• _About this exercise_
Exactly as they appear, copy the lines from the start of the entries below to the line containing "resting: 10%", both ends included.

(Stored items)
═══
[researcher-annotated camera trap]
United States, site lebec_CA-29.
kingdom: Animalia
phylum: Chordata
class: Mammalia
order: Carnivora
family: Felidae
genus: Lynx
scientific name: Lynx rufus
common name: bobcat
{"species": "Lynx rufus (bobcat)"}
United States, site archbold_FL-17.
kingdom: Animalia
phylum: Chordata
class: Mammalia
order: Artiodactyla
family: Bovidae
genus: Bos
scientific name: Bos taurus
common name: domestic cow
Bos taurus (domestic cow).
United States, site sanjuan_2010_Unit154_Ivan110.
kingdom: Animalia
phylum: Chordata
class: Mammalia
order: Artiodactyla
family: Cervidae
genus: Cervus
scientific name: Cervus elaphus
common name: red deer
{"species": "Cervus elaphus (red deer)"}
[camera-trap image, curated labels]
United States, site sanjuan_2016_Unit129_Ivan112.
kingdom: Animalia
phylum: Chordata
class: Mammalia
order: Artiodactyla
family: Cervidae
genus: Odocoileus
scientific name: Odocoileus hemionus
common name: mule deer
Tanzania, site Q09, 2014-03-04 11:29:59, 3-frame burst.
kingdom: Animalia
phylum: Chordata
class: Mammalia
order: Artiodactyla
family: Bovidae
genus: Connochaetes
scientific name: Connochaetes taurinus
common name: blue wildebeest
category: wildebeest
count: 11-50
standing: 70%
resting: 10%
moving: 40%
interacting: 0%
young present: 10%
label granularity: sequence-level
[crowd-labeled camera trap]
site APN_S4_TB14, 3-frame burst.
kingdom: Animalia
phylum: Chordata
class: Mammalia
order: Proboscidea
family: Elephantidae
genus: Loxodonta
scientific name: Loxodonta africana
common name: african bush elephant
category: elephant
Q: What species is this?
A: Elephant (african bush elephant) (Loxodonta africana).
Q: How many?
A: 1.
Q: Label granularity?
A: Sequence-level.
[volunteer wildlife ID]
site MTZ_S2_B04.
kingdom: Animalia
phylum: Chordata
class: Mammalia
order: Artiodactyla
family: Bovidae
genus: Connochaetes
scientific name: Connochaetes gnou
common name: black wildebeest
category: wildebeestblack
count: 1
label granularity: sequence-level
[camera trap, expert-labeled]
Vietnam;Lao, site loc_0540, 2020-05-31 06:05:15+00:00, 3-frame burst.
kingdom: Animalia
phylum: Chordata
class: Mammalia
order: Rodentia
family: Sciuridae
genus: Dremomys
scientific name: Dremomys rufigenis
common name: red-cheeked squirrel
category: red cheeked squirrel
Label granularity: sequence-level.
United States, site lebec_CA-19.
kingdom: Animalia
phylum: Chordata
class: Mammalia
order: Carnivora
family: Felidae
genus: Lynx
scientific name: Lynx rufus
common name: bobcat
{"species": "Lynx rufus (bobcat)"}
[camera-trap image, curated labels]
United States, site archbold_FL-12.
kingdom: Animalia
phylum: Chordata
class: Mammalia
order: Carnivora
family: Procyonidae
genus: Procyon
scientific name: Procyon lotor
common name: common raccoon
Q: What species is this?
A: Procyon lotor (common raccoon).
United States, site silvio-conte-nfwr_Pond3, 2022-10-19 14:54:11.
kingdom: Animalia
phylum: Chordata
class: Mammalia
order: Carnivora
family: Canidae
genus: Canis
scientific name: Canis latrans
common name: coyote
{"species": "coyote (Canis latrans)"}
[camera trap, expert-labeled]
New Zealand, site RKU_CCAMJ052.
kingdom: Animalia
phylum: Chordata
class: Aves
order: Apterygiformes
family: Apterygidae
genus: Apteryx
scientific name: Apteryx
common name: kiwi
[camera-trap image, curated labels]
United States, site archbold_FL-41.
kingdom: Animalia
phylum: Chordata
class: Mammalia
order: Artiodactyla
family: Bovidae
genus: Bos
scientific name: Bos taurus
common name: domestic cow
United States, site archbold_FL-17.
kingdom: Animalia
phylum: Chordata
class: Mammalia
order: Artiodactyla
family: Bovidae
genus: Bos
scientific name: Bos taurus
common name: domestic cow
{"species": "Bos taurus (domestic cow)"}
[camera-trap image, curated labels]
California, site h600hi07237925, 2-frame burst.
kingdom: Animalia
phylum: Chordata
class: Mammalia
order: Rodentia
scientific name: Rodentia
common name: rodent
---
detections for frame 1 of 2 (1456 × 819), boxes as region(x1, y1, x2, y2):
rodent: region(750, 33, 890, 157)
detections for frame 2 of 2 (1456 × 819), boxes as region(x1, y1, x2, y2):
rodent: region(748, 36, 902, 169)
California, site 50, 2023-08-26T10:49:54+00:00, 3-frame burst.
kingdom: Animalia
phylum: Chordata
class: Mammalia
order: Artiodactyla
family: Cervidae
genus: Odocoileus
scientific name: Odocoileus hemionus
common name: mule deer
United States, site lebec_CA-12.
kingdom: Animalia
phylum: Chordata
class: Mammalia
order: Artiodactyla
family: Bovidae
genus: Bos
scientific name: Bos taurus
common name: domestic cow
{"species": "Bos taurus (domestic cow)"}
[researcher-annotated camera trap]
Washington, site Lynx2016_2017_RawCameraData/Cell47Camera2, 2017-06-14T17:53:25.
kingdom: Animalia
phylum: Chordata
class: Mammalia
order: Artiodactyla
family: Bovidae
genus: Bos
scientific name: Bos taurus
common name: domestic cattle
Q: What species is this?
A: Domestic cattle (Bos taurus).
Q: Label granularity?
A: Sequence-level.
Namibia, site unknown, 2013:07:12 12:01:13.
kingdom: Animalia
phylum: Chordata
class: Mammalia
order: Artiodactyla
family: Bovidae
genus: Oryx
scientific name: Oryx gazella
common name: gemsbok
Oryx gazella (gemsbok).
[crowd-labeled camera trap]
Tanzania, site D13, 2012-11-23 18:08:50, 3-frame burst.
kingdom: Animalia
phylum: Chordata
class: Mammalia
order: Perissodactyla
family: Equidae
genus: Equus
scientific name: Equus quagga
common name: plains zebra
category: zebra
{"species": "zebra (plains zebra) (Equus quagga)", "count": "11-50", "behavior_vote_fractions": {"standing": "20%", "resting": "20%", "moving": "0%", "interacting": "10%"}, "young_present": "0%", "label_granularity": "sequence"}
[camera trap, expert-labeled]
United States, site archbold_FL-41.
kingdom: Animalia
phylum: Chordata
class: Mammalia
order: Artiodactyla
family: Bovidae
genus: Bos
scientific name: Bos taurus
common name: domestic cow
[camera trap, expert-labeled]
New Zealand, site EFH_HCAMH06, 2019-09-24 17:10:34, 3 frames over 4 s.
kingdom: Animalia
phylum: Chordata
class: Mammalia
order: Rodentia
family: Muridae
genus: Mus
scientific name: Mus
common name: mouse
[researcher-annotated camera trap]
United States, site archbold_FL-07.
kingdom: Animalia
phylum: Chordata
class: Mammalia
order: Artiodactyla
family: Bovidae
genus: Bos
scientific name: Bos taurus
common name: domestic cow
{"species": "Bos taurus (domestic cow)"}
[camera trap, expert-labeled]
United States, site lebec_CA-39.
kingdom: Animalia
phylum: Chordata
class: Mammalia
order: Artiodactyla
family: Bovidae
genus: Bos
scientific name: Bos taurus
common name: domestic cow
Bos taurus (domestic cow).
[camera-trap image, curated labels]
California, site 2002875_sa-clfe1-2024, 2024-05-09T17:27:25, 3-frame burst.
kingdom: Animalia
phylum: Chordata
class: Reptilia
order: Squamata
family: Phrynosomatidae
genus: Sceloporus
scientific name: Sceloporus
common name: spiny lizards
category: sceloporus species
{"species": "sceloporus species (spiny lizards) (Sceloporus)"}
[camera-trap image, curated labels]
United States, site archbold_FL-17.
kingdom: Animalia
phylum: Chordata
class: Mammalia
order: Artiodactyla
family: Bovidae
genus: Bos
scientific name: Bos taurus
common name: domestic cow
═══
• _Answer area_
[researcher-annotated camera trap]
United States, site lebec_CA-29.
kingdom: Animalia
phylum: Chordata
class: Mammalia
order: Carnivora
family: Felidae
genus: Lynx
scientific name: Lynx rufus
common name: bobcat
{"species": "Lynx rufus (bobcat)"}
United States, site archbold_FL-17.
kingdom: Animalia
phylum: Chordata
class: Mammalia
order: Artiodactyla
family: Bovidae
genus: Bos
scientific name: Bos taurus
common name: domestic cow
Bos taurus (domestic cow).
United States, site sanjuan_2010_Unit154_Ivan110.
kingdom: Animalia
phylum: Chordata
class: Mammalia
order: Artiodactyla
family: Cervidae
genus: Cervus
scientific name: Cervus elaphus
common name: red deer
{"species": "Cervus elaphus (red deer)"}
[camera-trap image, curated labels]
United States, site sanjuan_2016_Unit129_Ivan112.
kingdom: Animalia
phylum: Chordata
class: Mammalia
order: Artiodactyla
family: Cervidae
genus: Odocoileus
scientific name: Odocoileus hemionus
common name: mule deer
Tanzania, site Q09, 2014-03-04 11:29:59, 3-frame burst.
kingdom: Animalia
phylum: Chordata
class: Mammalia
order: Artiodactyla
family: Bovidae
genus: Connochaetes
scientific name: Connochaetes taurinus
common name: blue wildebeest
category: wildebeest
count: 11-50
standing: 70%
resting: 10%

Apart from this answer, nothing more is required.